We finally show how using a non-linear statistical model leads to different predictions between classical SDMs and a trophic SDM with the example of a random forest. Since we cannot provide any analytical derivation for random forest, we simply provide an example. Data are simulated exactly as in the very first examples (continuous observable entities).
# Simulate data for the basal species A
A = 3*X + 2*X^2 + rnorm(100, sd = 5)
# Simulate data for the predator species B
B = 2*X -3*X^2 + 3*A + rnorm(100, sd = 5)
oldpar = par()
par(mfrow=c(1,3))
plot(X,A, main = "Species A realised \n and potential niche")

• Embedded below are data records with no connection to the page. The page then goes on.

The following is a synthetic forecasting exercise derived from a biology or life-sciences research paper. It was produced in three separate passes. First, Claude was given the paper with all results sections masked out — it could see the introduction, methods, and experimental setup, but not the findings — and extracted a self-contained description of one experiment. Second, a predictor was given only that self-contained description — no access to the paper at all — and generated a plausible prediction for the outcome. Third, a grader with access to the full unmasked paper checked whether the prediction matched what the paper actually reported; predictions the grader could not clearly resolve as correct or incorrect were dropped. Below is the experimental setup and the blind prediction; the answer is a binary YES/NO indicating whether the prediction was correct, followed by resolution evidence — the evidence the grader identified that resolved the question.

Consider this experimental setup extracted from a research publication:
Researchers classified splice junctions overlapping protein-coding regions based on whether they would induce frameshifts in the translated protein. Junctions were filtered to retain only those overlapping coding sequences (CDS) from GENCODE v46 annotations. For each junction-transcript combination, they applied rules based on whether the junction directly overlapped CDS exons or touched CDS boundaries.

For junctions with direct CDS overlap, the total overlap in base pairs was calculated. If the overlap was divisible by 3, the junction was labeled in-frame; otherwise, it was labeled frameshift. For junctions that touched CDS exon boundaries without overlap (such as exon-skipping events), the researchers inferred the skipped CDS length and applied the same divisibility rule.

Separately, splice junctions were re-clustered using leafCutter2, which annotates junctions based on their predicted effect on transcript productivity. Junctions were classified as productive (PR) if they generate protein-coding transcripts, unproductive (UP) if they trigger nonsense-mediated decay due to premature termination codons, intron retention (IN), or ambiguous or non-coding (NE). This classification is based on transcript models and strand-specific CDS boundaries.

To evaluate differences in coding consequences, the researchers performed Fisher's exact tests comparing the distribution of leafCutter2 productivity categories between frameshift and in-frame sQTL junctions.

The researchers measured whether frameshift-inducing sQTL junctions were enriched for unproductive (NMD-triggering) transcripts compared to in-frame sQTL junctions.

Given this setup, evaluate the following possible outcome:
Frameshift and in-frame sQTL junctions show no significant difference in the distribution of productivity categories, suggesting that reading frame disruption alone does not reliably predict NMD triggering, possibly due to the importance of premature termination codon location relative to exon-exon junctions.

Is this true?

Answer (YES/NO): NO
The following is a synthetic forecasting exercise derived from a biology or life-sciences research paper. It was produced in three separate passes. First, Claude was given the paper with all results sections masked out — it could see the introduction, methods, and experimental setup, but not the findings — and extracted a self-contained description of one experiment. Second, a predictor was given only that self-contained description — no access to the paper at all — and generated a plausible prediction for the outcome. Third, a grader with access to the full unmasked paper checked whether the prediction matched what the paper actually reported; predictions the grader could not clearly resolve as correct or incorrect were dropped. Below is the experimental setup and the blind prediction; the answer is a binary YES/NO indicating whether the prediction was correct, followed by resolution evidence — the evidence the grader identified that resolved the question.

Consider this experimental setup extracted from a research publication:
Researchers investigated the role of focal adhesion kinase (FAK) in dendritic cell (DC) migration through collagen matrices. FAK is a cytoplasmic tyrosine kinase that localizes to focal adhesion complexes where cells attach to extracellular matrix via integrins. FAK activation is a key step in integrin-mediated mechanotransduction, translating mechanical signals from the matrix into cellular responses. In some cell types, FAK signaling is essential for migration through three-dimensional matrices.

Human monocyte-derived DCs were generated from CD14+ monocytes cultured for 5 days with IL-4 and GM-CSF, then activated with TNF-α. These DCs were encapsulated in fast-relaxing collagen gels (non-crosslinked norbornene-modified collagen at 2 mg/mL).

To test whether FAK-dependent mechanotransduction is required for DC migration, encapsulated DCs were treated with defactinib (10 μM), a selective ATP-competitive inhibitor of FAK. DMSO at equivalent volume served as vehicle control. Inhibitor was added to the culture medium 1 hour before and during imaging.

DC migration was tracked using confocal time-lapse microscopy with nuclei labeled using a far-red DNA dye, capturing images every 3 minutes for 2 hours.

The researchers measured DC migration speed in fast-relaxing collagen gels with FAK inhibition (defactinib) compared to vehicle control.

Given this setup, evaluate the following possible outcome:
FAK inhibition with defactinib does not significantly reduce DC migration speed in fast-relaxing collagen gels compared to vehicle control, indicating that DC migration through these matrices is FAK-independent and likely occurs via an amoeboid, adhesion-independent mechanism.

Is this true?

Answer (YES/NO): NO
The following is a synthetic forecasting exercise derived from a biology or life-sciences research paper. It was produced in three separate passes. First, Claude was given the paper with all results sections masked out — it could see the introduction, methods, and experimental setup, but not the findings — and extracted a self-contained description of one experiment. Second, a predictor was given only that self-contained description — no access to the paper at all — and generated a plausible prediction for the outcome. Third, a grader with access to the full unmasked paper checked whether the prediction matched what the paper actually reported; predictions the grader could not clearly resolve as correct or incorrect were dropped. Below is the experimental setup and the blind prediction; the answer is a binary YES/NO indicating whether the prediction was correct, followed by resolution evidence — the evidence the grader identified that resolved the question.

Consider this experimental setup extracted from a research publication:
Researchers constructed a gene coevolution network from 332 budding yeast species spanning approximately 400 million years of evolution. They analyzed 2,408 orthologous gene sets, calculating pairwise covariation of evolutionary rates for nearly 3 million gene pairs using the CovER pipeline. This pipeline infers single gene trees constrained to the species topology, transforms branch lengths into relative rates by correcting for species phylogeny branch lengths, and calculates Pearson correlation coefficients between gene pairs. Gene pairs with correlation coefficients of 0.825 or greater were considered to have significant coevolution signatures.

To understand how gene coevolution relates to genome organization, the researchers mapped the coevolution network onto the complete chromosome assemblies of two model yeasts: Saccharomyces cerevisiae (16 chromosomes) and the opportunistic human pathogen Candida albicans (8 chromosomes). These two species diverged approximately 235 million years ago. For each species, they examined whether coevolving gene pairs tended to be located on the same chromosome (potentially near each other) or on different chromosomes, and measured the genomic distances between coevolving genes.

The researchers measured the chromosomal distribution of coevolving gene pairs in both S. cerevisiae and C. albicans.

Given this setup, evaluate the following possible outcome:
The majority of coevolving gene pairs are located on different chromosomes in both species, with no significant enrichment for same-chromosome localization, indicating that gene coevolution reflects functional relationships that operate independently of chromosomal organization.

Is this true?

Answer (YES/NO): YES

plot(X,B, main = "Species B realised niche")
plot(X, 2*X -3*X^2, main = "Species B potential niche")
We infer statistical models with random forest
library(randomForest)
#> randomForest 4.7-1.1
#> Type rfNews() to see new features/changes/bug fixes.
# Species A
m_A = randomForest(A ~ X + I(X^2))
# Species B trophic SDM
m_trophic = randomForest(B ~ X + I(X^2) + A)
# Species B classic SDM
m_SDM <- randomForest(B ~ X + I(X^2))
We now compare the predictions from the two models.
# Prediction are now different
pred_SDM = m_SDM$predicted
pred_trophic = predict(m_trophic,
newdata = data.frame(X = X, A = m_A$predicted))
all.equal(pred_SDM, pred_trophic)
#> [1] "Mean relative difference: 0.08021014"
#Compare R2
cor(B, pred_SDM)^2
#> [1] 0.8075415
cor(B, pred_trophic)^2
#> [1] 0.8670482
Predictions from the model are different, and trophic SDM has a larger R2 than classical SDMs (0.86 versus 0.80).